Hízose discípulo de un santo anciano, el
cual descubriendo en aquel mancebo una humildad y obediencia extraordinarias,
en breve, tiempo le hizo adelantar mucho en el camino de la perfección. Un año entero estuvo regando por obediencia
un palo seco, dos veces al día, y procurando mover de su asiento un gran
peñasco que muchos hombres no pudieran mover: y el Señor recompensó su ciega
obediencia, concediéndole después el don de milagros y profecía.

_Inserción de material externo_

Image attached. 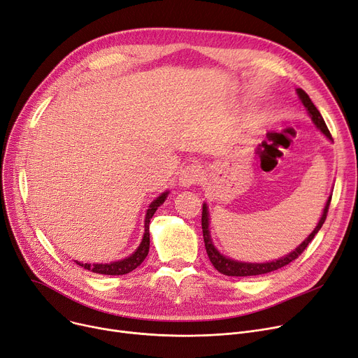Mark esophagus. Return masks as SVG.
<instances>
[{
    "instance_id": "34e87169",
    "label": "esophagus",
    "mask_w": 358,
    "mask_h": 358,
    "mask_svg": "<svg viewBox=\"0 0 358 358\" xmlns=\"http://www.w3.org/2000/svg\"><path fill=\"white\" fill-rule=\"evenodd\" d=\"M204 169L199 164H190L187 165L181 174H180V185L181 187H190L194 184H199L203 180Z\"/></svg>"
}]
</instances>
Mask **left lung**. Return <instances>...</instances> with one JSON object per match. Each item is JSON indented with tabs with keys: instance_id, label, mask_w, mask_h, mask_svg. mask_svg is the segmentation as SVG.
Instances as JSON below:
<instances>
[{
	"instance_id": "obj_1",
	"label": "left lung",
	"mask_w": 358,
	"mask_h": 358,
	"mask_svg": "<svg viewBox=\"0 0 358 358\" xmlns=\"http://www.w3.org/2000/svg\"><path fill=\"white\" fill-rule=\"evenodd\" d=\"M297 94L300 100H302L303 106L308 108L309 115L313 120V123L317 126V129H321L322 134L332 139L331 136V131L327 127L325 124V120L322 119L321 113H319V110L315 107V104L312 103V100L309 99L308 94L302 90V88H297ZM329 204H331V197L328 199L327 201V206L324 209V213H322V217L321 220H319L317 227L313 229V232L302 242L300 245L293 251L290 252L289 255L280 258L277 261H271V262H262V264H251V262H239V261H234V259H229L227 257H223L212 243V239H210V232H209V213H208V206L203 204V212H201V229H203V239H204V247H206V252H208L209 255V259L213 264V267L224 274V275H234V277H248V275H261V274H267V273H271V271H275L281 267H285L287 264H290L292 261H294L296 258H299V255H302V252L308 248L309 243L312 242V239L315 238V235L319 232V229L322 228V224L327 219V215H328V209H329Z\"/></svg>"
}]
</instances>
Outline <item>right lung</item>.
Masks as SVG:
<instances>
[{"mask_svg":"<svg viewBox=\"0 0 358 358\" xmlns=\"http://www.w3.org/2000/svg\"><path fill=\"white\" fill-rule=\"evenodd\" d=\"M166 194L168 193H162L157 200L150 203L149 209L146 212V217H145L143 239L141 242L139 248L130 257H127L126 259H122V261L110 262V264H81V262H78V261H77V264L80 267H84L88 271L97 273V274H104V275H123V274L134 271L136 267H139L143 262V259L146 258L148 252H149V222H150V217L154 216L157 209L164 203V200L166 199Z\"/></svg>","mask_w":358,"mask_h":358,"instance_id":"right-lung-1","label":"right lung"}]
</instances>
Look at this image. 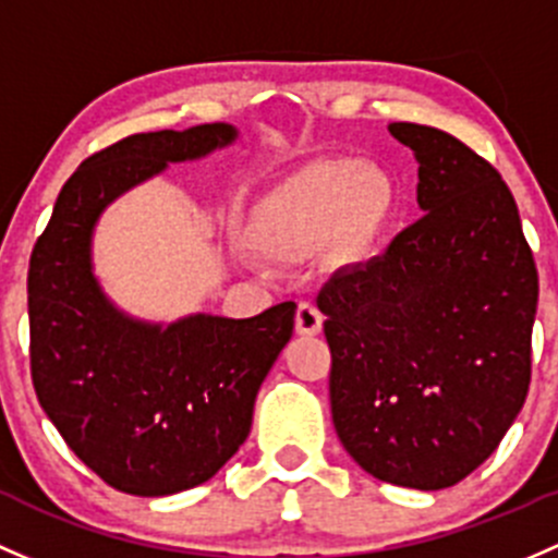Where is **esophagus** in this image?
<instances>
[{"label":"esophagus","mask_w":558,"mask_h":558,"mask_svg":"<svg viewBox=\"0 0 558 558\" xmlns=\"http://www.w3.org/2000/svg\"><path fill=\"white\" fill-rule=\"evenodd\" d=\"M295 330L298 336H317L322 330V314L312 303H301L295 312Z\"/></svg>","instance_id":"34e87169"}]
</instances>
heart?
Returning a JSON list of instances; mask_svg holds the SVG:
<instances>
[{
	"mask_svg": "<svg viewBox=\"0 0 558 558\" xmlns=\"http://www.w3.org/2000/svg\"><path fill=\"white\" fill-rule=\"evenodd\" d=\"M392 211L387 174L357 158L317 160L252 204L244 239L277 266H295L325 246L338 266L365 263Z\"/></svg>",
	"mask_w": 558,
	"mask_h": 558,
	"instance_id": "obj_1",
	"label": "heart"
}]
</instances>
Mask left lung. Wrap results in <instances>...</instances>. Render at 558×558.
Masks as SVG:
<instances>
[{
    "instance_id": "left-lung-1",
    "label": "left lung",
    "mask_w": 558,
    "mask_h": 558,
    "mask_svg": "<svg viewBox=\"0 0 558 558\" xmlns=\"http://www.w3.org/2000/svg\"><path fill=\"white\" fill-rule=\"evenodd\" d=\"M424 217L322 287L332 424L373 478L438 492L497 449L530 392L537 268L489 160L446 131L392 123Z\"/></svg>"
}]
</instances>
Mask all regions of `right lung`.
<instances>
[{"label": "right lung", "mask_w": 558, "mask_h": 558, "mask_svg": "<svg viewBox=\"0 0 558 558\" xmlns=\"http://www.w3.org/2000/svg\"><path fill=\"white\" fill-rule=\"evenodd\" d=\"M236 136L204 123L114 142L69 177L34 244V392L69 449L118 492L166 497L209 481L250 435L257 389L292 336V301L250 319L160 325L120 312L94 274V228L114 198Z\"/></svg>", "instance_id": "1"}]
</instances>
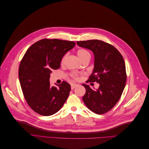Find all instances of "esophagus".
Here are the masks:
<instances>
[{"label":"esophagus","instance_id":"1","mask_svg":"<svg viewBox=\"0 0 149 149\" xmlns=\"http://www.w3.org/2000/svg\"><path fill=\"white\" fill-rule=\"evenodd\" d=\"M78 86V84H71V89H73L75 87H76Z\"/></svg>","mask_w":149,"mask_h":149}]
</instances>
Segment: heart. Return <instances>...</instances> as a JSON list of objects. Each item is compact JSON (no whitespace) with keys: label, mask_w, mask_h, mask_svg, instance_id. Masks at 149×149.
I'll list each match as a JSON object with an SVG mask.
<instances>
[{"label":"heart","mask_w":149,"mask_h":149,"mask_svg":"<svg viewBox=\"0 0 149 149\" xmlns=\"http://www.w3.org/2000/svg\"><path fill=\"white\" fill-rule=\"evenodd\" d=\"M77 55H78V57L80 58V60L81 61H84V60L87 59V58H90V53L88 52V51H87L86 49H83V48L78 49V52H77ZM65 56H65L63 58V59L61 60L62 61H64ZM71 76L73 78H75V79L77 78V75H76V74H74V73L72 74Z\"/></svg>","instance_id":"obj_1"}]
</instances>
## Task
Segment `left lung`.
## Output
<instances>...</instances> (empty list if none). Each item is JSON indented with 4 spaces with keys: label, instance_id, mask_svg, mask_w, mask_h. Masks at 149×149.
<instances>
[{
    "label": "left lung",
    "instance_id": "1",
    "mask_svg": "<svg viewBox=\"0 0 149 149\" xmlns=\"http://www.w3.org/2000/svg\"><path fill=\"white\" fill-rule=\"evenodd\" d=\"M76 43L93 52L94 67L87 82L100 84L94 90L83 84L86 88L83 100L89 110L103 114L113 108L124 89L127 75L124 58L114 47L101 40L78 41Z\"/></svg>",
    "mask_w": 149,
    "mask_h": 149
}]
</instances>
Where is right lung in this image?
I'll return each mask as SVG.
<instances>
[{"label": "right lung", "instance_id": "obj_1", "mask_svg": "<svg viewBox=\"0 0 149 149\" xmlns=\"http://www.w3.org/2000/svg\"><path fill=\"white\" fill-rule=\"evenodd\" d=\"M75 45L71 41L45 38L33 43L25 53L19 78L26 102L37 113L53 115L66 102L70 84L63 81L58 88L51 86L49 79L52 71L59 68L63 56Z\"/></svg>", "mask_w": 149, "mask_h": 149}]
</instances>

Muerto su santo maestro, pasó Juan cinco
años en diversos monasterios, y luego se fué a una montaña desierta y abriendo en
la peña una celdilla, se encerró en ella, y por espacio de cuarenta años llevó en
este linaje de sepultura una vida de ángel, saboreando anticipadamente las
delicias del cielo. No había hombre más apacible y agradable en el trato que el
santo anacoreta. Jamás permitió que ninguna mujer se llegase a la ventanilla de
su celda: se hizo tan notorio su alto don de profecía, que de las provincias
más apartadas venían a consultarle como a un oráculo del cielo. ¿Quién no se maravillará de ver a sus pies
al general del ejército romano pidiéndole consejo, y oyendo de los labios del
santo: «Confía, hijo, en el Dios de los ejércitos, porque con tus escasas fuerzas,
vencerás?» Y en efecto, la ilustre victoria que alcanzó de los bárbaros etíopes,
acreditó la verdad del vaticinio.
Consultóle también el gran Teodosio sobre el
suceso de la guerra con Máximo; y pronosticóle Juan el glorioso triunfo que
había de alcanzar de aquel tirano. Cuatro
años después mandó el emperador a Eutropio su ministro para saber el éxito de otra
campaña; y el santo respondió: «Ve, y di al emperador que vencerá, pero que sobrevivirá
poco tiempo a la victoria.» Todo lo cual sucedió como el santo profeta lo dijo.
Finalmente,
después de una larga vida de noventa
años llena de profecías y milagros,
sabiendo por divina revelación el día
y hora de su muerte, pidió que en
tres días nadie le llamase, y pasándolos en
oración, entregó su bienaventurado espíritu
en las manos del Creador; y el día
siguiente fué, hallado su sagrado cadáver
puesto de rodillas, y fué sepultado con
la pompa y veneración que su santidad
merecía, llamándose comúnmente el
profeta de Egipto.
Reflexión: Visitó Paladio al santo y apacible
anacoreta, el cual le dijo que sería obispo y que había de padecer grandes trabajos:
«Yo, añadió el santo, cuarenta y ocho
años hace que no pongo los pies fuera de mi celda, y porque en todo este tiempo
no he visto mujer ni moneda alguna, no he sentido ni aun el más leve disgusto.»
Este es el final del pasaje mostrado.